Report on Llaima (Chile) — June 1998
Bulletin of the Global Volcanism Network, vol. 23, no. 6 (June 1998)
Managing Editor: Richard Wunderman.
Llaima (Chile) Park ranger reports puffing steam plumes and fine-ash ejecta
Please cite this report as:
Global Volcanism Program, 1998. Report on Llaima (Chile) (Wunderman, R., ed.). Bulletin of the Global Volcanism Network, 23:6. Smithsonian Institution. https://doi.org/10.5479/si.GVP.BGVN199806-357110.
38.692°S, 71.729°W; summit elev. 3125 m
All times are local (unless otherwise noted)
On [about 3-4] April 1998, Miguel Torres, a park ranger in Llaima's N sector (Conguillío) saw steam and fine ash ejected. Falling ash later mantled solar panels. [Additional activity was observed during 22-23 April by J.A. Naranjo.]
A series of events were noted on 22 April, a clear sunny day but some cloudiness on the mountain's slopes. At 1015 from an undisclosed distance to the NNW, [Naranjo] observed puffs of white color emitted at 2-minutes intervals from the N crater. This became a dense grayish white plume that ascended and headed ENE. During this emission, visible fumaroles elsewhere continued unchanged.
At 1040 [Naranjo] noted a decrease in activity, or possibly a shift in atmospheric conditions, that decreased the amount of visible condensation. He still saw puffs of condensing gases, but at much lower intensities than earlier. At 1045, from the Colorado river area he noted a further decrease in activity, with gas puffs escaping at intervals of over 2.5 minutes. At 1054 the plume dissipated and blew SE.

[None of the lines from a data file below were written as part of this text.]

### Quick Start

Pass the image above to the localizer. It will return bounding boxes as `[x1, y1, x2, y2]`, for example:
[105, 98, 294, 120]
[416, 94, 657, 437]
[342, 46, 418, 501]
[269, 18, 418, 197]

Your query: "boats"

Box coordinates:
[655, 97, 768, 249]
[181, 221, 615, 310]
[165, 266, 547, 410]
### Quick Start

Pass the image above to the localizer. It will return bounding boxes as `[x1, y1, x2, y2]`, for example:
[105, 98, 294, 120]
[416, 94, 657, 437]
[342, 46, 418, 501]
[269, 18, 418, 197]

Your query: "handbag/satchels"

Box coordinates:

The next day, there were fewer clouds on the slopes. At 0925, [Naranjo] saw Llaima issue a blue-gray plume that advanced ENE. The amount of visible condensation was less than the previous day, however, presumably because of lower relative humidity in the ambient air surrounding the crater and summit. At 1245 [Naranjo] was watching from the E (the sector containing Lake Arcoiris) when a clear increase in steam discharge from the principal crater became apparent; puffs of steam ascended at intervals of 30-35 seconds. The puffs emerged from different parts of the main crater, perhaps due to air turbulence. At this time, minor fumarolic activity also prevailed in the S crater (Pichillaima); this crater regularly gives off sparse plumes even though it has not erupted since 1957. At 1321 [Naranjo] watched clouds form and spread out above the volcano.
Despite these visual observations, Gustavo Fuentealba reported in late July 1998 that Llaima's recent seismic activity had appeared normal.
Geologic Background. Llaima, one of Chile's largest and most active volcanoes, contains two main historically active craters, one at the summit and the other, Pichillaima, to the SE. The massive, dominantly basaltic-to-andesitic, stratovolcano has a volume of 400 km3. A Holocene edifice built primarily of accumulated lava flows was constructed over an 8-km-wide caldera that formed about 13,200 years ago, following the eruption of the 24 km3 Curacautín Ignimbrite. More than 40 scoria cones dot the volcano's flanks. Following the end of an explosive stage about 7200 years ago, construction of the present edifice began, characterized by Strombolian, Hawaiian, and infrequent subplinian eruptions. Frequent moderate explosive eruptions with occasional lava flows have been recorded since the 17th century.
Information Contacts: Jose Antonio Naranjo, Programa Riesgo Volcánico, Servicio Nacional de Geología e Minería (SERNAGEOMIN), Av. Santa María 0104, Casilla 10465, Santiago, Chile; Gustavo Fuentealba C., Observatorio Volcanológico de Los Andes del Sur (OVDAS), Manantial 1710-Carmino del Alba, Temuco, Chile.